The Genbank parsing problem
Oh BioRuby, you are just as capricious and inconsistent as Ruby itself.
You can parse Genbank bank files with BioRuby like thus:
puts "Parsing seqs ..."
Bio::FlatFile.auto("foo.genbank").each_entry { |gb|
puts "Sequence '#{gb.to_biosequence.entry_id}'"
}
puts "Finished."
which will print the id of every sequence in the file. However, if the file ends with blank lines, i.e. after the genbank terminator:
2161 agagcccgaa ttgatgcacg gattgatttc gaatctggaa ggataaagaa agaggaattc 2221 gctgagatca tgaagacctg ttccaccatt gaagacctca gacggcaaaa atag // <blank line here>
such as what the Fetch functionality in BioRuby produces, then BioRuby reads these as additional, empty records:
Parsing seqs ... Sequence 'CY011043' Sequence '' Finished.

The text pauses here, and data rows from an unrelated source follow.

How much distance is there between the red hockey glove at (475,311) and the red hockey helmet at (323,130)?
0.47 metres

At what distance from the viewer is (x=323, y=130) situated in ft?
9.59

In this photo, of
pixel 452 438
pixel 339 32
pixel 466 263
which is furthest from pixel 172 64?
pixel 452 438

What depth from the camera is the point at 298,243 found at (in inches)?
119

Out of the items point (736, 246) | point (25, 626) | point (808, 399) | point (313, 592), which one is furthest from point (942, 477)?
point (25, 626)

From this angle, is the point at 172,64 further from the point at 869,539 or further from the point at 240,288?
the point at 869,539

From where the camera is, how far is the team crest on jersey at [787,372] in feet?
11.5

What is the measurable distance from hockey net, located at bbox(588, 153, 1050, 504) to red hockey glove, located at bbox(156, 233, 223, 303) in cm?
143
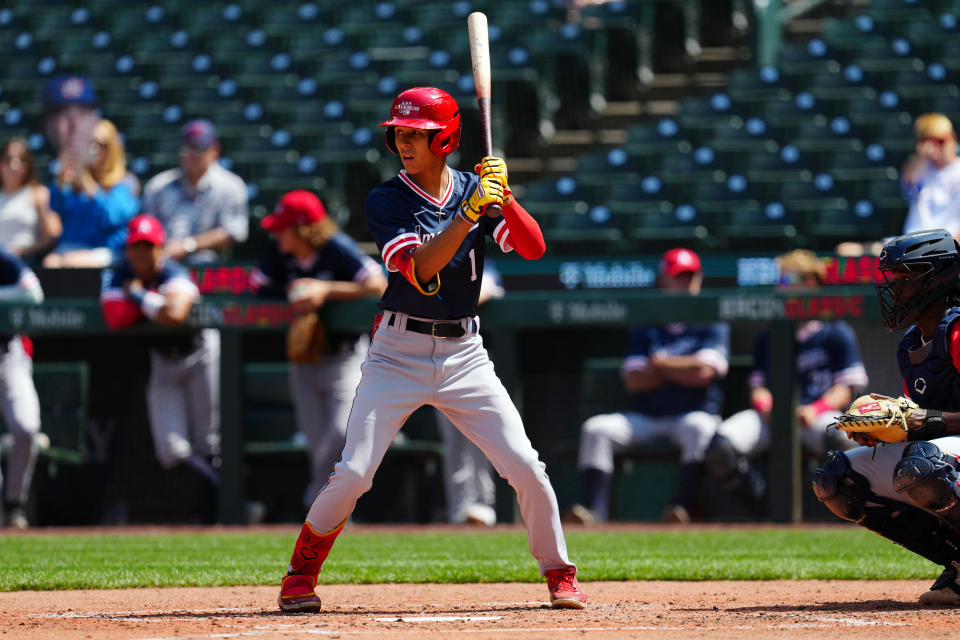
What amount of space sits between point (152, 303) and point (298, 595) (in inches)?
151

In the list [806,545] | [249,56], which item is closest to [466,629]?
[806,545]

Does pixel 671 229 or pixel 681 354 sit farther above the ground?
pixel 671 229

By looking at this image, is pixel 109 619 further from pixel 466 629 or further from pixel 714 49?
pixel 714 49

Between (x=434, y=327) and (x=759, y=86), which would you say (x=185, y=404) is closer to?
(x=434, y=327)

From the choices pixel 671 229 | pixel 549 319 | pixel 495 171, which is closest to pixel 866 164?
pixel 671 229

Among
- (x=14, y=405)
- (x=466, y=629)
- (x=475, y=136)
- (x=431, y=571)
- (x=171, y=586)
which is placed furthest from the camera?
(x=475, y=136)

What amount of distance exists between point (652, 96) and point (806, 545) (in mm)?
6501

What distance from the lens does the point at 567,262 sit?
8.29 m

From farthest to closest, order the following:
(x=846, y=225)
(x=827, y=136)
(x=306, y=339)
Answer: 1. (x=827, y=136)
2. (x=846, y=225)
3. (x=306, y=339)

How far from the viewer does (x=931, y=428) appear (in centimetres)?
386

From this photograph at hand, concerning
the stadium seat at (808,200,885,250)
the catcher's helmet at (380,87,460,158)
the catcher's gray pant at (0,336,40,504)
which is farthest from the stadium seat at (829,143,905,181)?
the catcher's helmet at (380,87,460,158)

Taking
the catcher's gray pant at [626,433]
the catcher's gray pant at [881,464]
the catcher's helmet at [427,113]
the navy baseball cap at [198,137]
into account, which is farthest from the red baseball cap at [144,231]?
the catcher's gray pant at [881,464]

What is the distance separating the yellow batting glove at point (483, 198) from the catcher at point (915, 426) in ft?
3.69

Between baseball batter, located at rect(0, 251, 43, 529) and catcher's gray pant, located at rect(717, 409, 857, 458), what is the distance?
369 cm
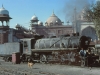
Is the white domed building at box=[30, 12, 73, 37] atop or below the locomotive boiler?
atop

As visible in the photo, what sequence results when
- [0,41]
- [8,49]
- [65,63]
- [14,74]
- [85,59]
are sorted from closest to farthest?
1. [14,74]
2. [85,59]
3. [65,63]
4. [8,49]
5. [0,41]

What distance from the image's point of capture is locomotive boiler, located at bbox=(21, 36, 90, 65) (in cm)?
2095

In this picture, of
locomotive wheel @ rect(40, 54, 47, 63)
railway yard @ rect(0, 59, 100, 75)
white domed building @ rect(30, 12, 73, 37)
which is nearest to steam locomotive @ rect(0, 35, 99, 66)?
locomotive wheel @ rect(40, 54, 47, 63)

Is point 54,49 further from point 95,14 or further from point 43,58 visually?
point 95,14

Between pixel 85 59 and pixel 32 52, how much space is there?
25.0ft

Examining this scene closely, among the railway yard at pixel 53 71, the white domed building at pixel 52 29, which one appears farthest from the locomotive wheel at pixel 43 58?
the white domed building at pixel 52 29

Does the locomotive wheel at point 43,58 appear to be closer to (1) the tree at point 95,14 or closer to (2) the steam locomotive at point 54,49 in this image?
(2) the steam locomotive at point 54,49

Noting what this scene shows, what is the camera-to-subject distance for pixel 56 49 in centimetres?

Nice. You can route around this by trimming the blank lines before handing it to the parser:
puts "Parsing seqs ..."
data = File.open("foo.genbank", "rb") { |f| f.read() }
buffer = StringIO.new(data.rstrip!(), 'rb')
Bio::FlatFile.auto(buffer).each_entry { |gb|
puts "Sequence '#{gb.to_biosequence.entry_id}'"
}
to give:
Parsing seqs ... Sequence 'CY011043' Finished.